Anyone interested in monarch butterflies can participate. MonarchHealth
is conducted by people of all skills, ages, and backgrounds including families, retired persons, classrooms
, monarch organizations, nature centers, and individuals.
Monarch Watch Tagging and Waystations
Monarch butterflies pollinate many plants, and Monarch Watch runs two programs in which schools and classrooms can participate: the Monarch Watch tagging program and Monarch Waystations.
- Tagging (http://monarchwatch.org/tagmig/tag.htm)
The Monarch Watch web site provides information about tagging at http://monarchwatch.org/tagmig/tag.htm. Because monarchs have a certain "charisma" and a fascinating biology and because its fun to have an excuse to collect butterflies, this project is also a good way to introduce students to science and have them contribute to a scientific study. Through participation in this project, Monarch Watch hopes to further interest students in the conservation of habitats critical to the survival of the monarch butterfly and its magnificent migrations.
- Monarch Waystations (http://monarchwatch.org/waystations/)
To offset the loss of milkweeds and nectar sources, we need to create, conserve, and protect milkweed/monarch habitats. We need you to help us and help monarchs by creating "Monarch Waystations" (monarch habitats) in home gardens, at schools, businesses, parks, zoos, nature centers, along roadsides, and on other unused plots of land. Without a major effort to restore milkweeds to as many locations as possible, the monarch population is certain to decline to extremely low levels. Once a “waystation” has been created, it can be certified and a sign may be purchased from Monarch Watch.
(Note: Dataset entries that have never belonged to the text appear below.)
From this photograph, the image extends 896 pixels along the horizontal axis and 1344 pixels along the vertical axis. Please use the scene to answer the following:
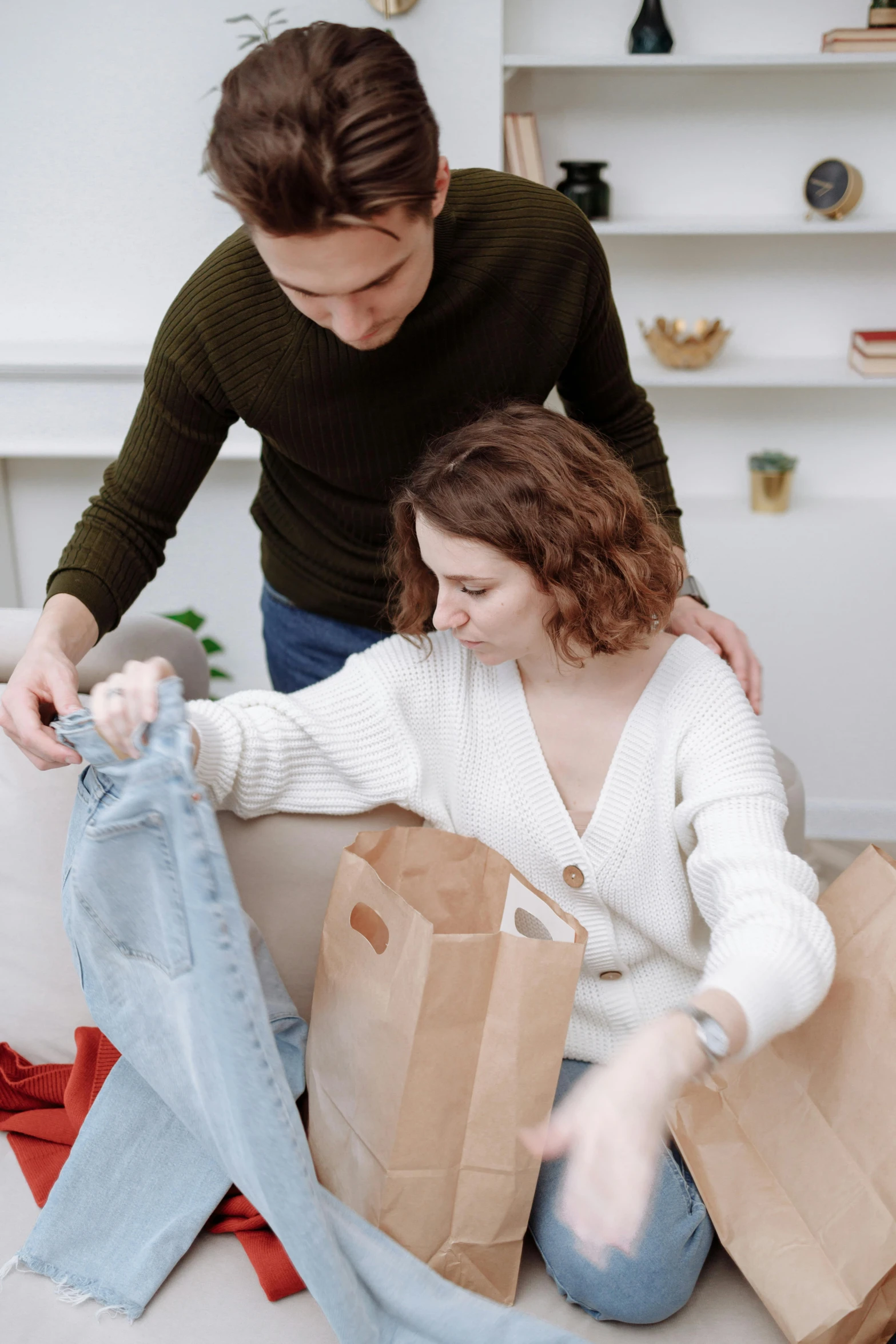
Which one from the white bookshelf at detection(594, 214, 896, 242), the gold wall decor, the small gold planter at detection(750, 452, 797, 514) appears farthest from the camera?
the small gold planter at detection(750, 452, 797, 514)

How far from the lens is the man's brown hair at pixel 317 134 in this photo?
2.69 ft

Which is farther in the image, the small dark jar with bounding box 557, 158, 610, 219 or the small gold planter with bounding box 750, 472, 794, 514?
the small gold planter with bounding box 750, 472, 794, 514

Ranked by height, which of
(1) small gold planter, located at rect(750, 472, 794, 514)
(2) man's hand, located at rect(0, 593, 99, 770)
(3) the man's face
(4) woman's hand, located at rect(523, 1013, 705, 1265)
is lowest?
(1) small gold planter, located at rect(750, 472, 794, 514)

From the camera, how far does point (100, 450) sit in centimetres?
276

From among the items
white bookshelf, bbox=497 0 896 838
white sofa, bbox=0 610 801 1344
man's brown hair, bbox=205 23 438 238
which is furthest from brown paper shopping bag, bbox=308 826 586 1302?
white bookshelf, bbox=497 0 896 838

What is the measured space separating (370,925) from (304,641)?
58cm

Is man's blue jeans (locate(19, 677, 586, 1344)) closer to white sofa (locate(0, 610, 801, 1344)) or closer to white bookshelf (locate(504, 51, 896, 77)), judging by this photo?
white sofa (locate(0, 610, 801, 1344))

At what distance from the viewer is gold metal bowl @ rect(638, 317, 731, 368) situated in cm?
271

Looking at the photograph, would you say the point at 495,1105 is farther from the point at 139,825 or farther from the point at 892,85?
the point at 892,85

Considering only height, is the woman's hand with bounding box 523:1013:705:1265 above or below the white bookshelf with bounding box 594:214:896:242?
below

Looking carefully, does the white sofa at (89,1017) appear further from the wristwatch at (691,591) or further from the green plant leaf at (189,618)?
the green plant leaf at (189,618)

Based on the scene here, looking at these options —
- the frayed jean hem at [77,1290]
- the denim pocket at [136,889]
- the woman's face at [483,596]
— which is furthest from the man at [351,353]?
the frayed jean hem at [77,1290]

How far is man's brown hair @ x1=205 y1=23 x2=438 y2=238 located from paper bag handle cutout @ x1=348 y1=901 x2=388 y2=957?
1.97 feet

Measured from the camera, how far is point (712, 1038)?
2.58ft
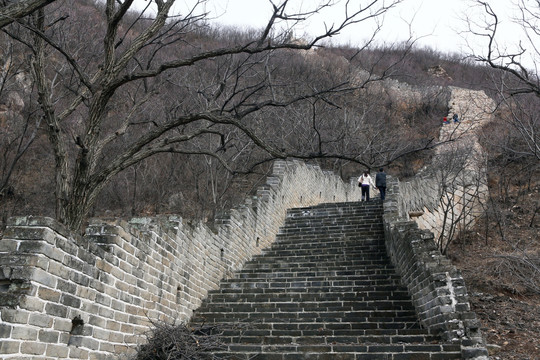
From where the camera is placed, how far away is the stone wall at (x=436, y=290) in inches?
255

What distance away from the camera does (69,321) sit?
482cm

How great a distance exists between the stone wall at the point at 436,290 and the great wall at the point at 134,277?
0.01 metres

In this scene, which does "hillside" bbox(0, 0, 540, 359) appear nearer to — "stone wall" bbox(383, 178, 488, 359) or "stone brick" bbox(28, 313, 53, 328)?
"stone wall" bbox(383, 178, 488, 359)

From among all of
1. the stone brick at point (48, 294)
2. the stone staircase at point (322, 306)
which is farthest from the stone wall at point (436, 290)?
the stone brick at point (48, 294)

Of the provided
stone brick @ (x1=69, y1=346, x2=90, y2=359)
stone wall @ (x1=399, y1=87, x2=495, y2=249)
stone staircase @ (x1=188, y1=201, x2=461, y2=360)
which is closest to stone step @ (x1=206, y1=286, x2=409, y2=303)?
stone staircase @ (x1=188, y1=201, x2=461, y2=360)

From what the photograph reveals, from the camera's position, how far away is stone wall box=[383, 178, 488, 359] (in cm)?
647

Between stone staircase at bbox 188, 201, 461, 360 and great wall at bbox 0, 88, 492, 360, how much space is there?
32 cm

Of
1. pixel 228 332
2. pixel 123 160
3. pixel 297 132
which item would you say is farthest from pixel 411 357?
pixel 297 132

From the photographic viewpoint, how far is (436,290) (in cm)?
712

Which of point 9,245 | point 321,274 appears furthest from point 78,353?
point 321,274

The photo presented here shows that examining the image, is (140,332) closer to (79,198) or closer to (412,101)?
(79,198)

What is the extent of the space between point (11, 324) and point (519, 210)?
61.9 feet

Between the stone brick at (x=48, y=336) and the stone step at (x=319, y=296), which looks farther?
the stone step at (x=319, y=296)

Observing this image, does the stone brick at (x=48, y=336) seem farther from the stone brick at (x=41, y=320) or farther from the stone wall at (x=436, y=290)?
the stone wall at (x=436, y=290)
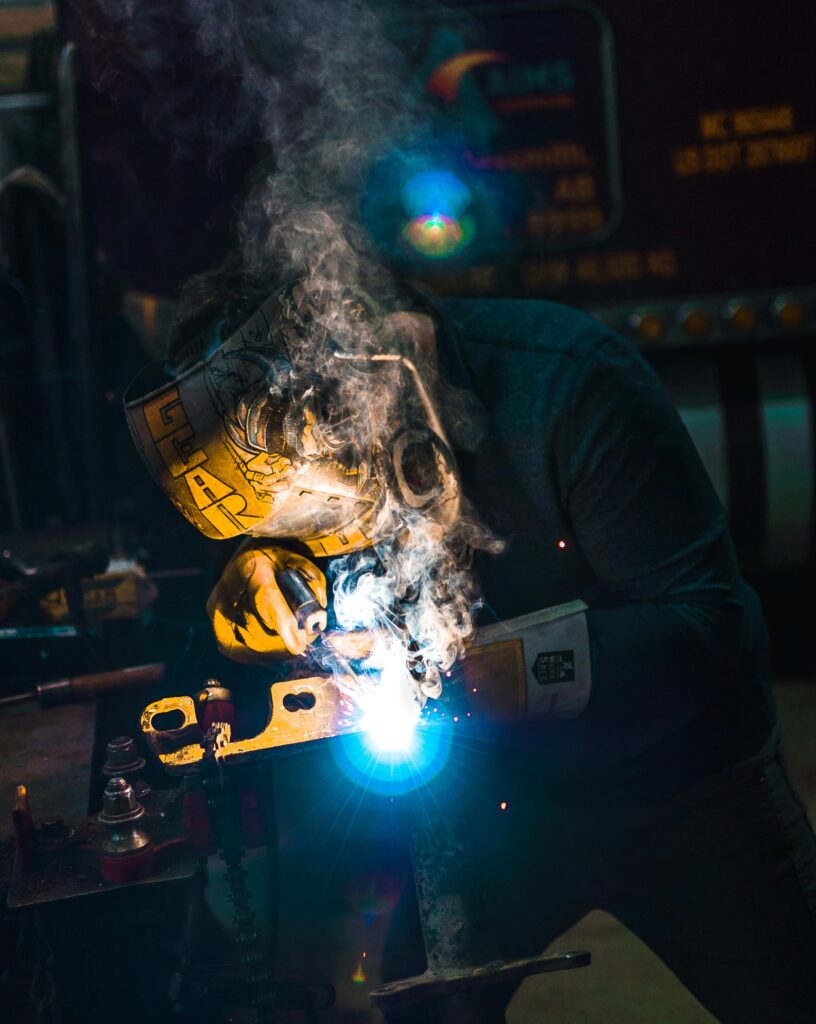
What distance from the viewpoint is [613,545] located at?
→ 6.02 feet

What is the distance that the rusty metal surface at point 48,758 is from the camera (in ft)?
5.61

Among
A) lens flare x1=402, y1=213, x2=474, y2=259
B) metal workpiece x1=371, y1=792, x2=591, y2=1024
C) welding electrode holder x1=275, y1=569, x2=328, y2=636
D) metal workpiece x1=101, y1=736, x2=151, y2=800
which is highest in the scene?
lens flare x1=402, y1=213, x2=474, y2=259

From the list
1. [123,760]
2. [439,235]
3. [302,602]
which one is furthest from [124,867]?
[439,235]

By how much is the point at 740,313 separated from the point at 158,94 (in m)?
2.21

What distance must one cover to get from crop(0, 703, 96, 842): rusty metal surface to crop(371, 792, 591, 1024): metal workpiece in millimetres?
614

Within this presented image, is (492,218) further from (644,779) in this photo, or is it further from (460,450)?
(644,779)

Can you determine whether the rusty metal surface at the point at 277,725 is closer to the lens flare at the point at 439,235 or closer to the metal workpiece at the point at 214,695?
the metal workpiece at the point at 214,695

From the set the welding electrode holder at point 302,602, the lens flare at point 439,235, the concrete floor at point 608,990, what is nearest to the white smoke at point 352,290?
the welding electrode holder at point 302,602

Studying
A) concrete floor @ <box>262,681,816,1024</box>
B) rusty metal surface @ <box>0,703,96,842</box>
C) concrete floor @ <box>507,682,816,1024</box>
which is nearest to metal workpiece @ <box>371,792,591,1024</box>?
concrete floor @ <box>262,681,816,1024</box>

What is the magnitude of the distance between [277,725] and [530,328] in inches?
36.0

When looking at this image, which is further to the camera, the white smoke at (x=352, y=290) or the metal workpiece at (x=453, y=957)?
the white smoke at (x=352, y=290)

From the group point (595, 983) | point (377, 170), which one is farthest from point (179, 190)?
point (595, 983)

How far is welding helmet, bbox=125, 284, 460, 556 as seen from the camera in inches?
61.9

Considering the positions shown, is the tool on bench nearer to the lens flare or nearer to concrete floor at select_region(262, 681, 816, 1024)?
concrete floor at select_region(262, 681, 816, 1024)
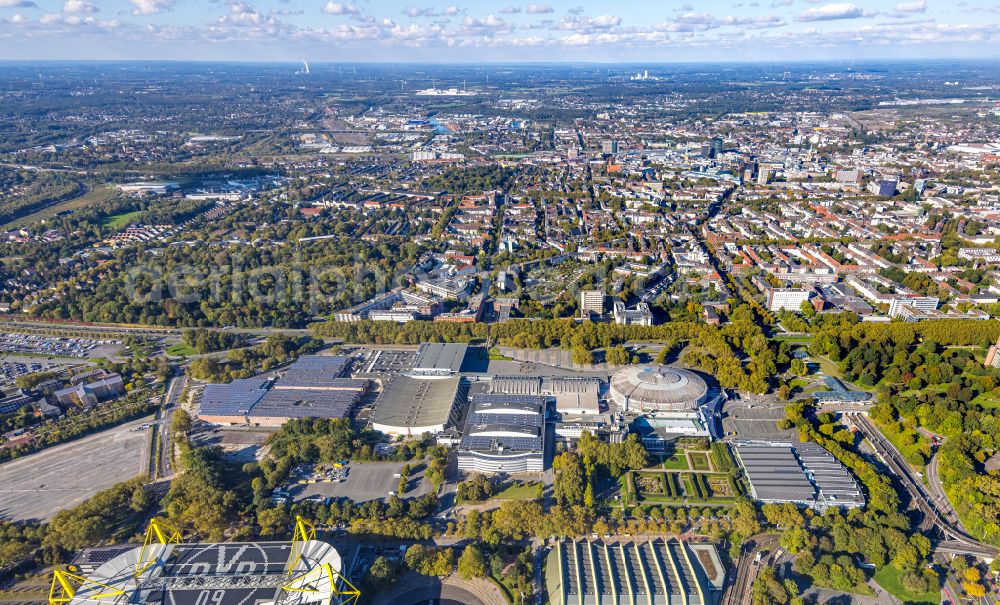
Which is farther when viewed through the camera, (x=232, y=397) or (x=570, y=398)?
(x=232, y=397)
Join people across the nation are joining as they collect important climate change data on the timing of leafing and flowering of trees and flowers through Project BudBurst! This national citizen science field campaign targets native tree and flower species across the country. By recording the timing of the leafing and flowering of native species each year, scientists can learn about the prevailing climatic characteristics in a region over time. With your help, we are compiling valuable environmental information that can be compared to historical records to illustrate the effects of climate change. Project BudBurst is ideal for teachers and students, families interested in participating in a science project.
USA – National Phenology Network
The USA National Phenology Network brings together citizen scientists, government agencies, non-profit groups, educators and students of all ages to monitor the impacts of climate change on plants and animals in the United States. The network harnesses the power of people and the Internet to collect and share information, providing researchers with far more data than they could collect alone.
Phenology is the study of the seasonal timing of plant and animal life-cycle events such as bird, fish and mammal migration; emergence from hibernation; and the leafing, blooming and fruiting of plants. Global warming is causing a resurgence in interest in phenology, as the growing season lengthens, winters shorten and fears grow that some wildlife adapted to live with one another get out of sync (think bees pollinating flowers or migratory birds feasting on spring bugs).